■ **Exercise description**: Return each line of the material below that contains the string "facade". Matching is case-sensitive.

■ **Data in this exercise**:
------------------------------------------------------------------------

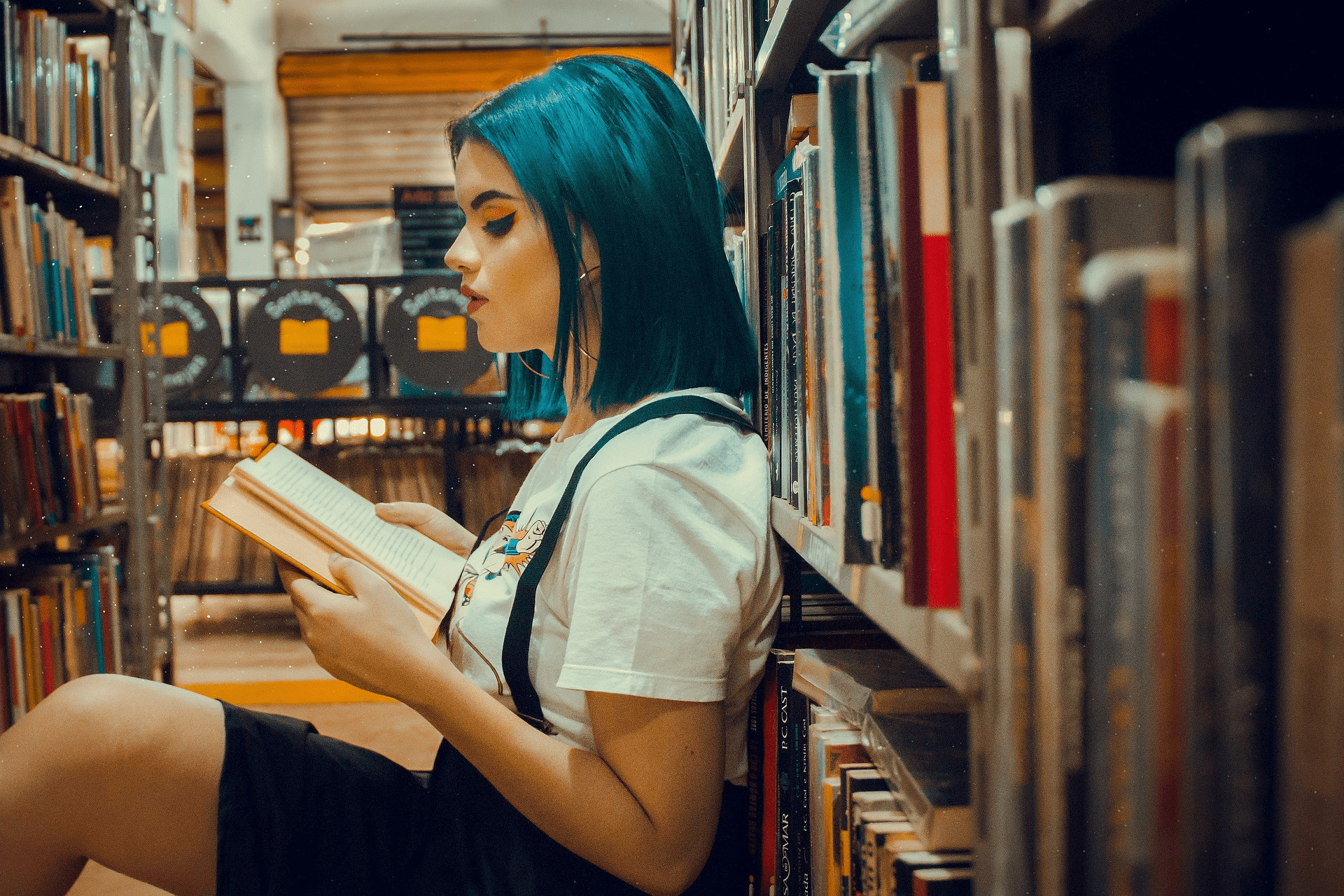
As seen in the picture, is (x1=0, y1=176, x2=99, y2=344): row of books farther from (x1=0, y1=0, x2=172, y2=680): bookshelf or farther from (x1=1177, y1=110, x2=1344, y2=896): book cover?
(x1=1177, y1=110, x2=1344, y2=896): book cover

------------------------------------------------------------------------

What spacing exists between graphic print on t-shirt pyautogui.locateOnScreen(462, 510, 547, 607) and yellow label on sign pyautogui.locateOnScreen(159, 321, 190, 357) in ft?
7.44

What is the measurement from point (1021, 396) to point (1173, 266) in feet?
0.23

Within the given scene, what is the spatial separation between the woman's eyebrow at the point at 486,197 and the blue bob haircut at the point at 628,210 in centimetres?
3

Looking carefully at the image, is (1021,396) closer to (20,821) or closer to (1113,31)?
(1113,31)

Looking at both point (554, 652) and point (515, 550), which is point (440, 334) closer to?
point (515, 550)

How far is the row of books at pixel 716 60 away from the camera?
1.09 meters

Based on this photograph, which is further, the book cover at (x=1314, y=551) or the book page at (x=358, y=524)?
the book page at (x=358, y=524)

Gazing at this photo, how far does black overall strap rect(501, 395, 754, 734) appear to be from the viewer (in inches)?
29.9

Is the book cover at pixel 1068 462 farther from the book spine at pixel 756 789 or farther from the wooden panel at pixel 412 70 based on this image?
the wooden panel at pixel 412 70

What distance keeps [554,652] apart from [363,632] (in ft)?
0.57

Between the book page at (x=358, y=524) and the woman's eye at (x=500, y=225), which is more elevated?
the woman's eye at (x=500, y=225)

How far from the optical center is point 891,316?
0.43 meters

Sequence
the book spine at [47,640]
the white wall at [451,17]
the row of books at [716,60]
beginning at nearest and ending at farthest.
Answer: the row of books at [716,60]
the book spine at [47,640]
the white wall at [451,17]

------------------------------------------------------------------------

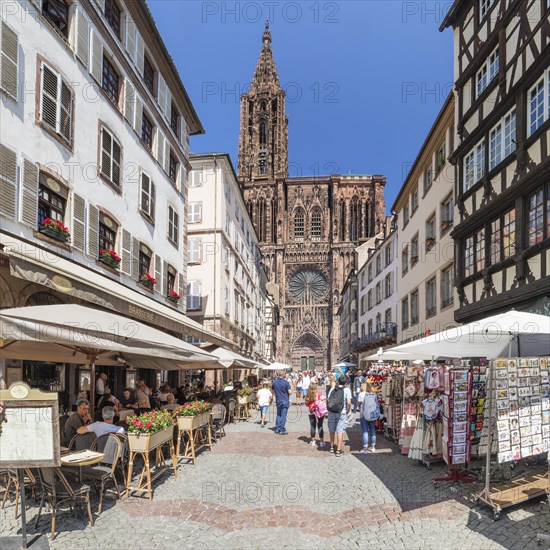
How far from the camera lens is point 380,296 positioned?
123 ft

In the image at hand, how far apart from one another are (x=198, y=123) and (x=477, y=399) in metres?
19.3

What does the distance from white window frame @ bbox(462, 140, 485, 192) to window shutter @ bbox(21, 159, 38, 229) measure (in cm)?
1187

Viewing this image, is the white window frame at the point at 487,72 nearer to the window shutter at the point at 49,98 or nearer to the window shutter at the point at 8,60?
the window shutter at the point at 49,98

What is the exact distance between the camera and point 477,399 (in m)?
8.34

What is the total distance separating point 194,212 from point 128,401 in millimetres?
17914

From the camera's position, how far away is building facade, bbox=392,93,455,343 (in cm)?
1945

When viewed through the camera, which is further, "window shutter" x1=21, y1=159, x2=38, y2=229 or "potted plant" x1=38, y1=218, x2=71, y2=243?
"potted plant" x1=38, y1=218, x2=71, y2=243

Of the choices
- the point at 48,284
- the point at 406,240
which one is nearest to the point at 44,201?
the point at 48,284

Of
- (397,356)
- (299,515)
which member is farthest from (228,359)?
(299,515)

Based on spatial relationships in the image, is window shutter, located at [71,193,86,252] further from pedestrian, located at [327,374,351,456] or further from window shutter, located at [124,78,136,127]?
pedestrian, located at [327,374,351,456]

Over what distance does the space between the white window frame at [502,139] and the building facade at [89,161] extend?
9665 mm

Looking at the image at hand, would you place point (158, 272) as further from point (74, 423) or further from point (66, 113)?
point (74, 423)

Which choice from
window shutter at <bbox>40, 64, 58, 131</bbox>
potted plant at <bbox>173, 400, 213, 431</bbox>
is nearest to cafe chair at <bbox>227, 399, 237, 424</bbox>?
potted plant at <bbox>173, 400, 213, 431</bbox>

------------------------------------------------------------------------

■ **Written solution**:
From the camera's position, how far away is building facade, bbox=392,93,455,343 (in cm)?
Over what distance does the space between the white window frame at [502,139] and the building facade at [89,161] extend?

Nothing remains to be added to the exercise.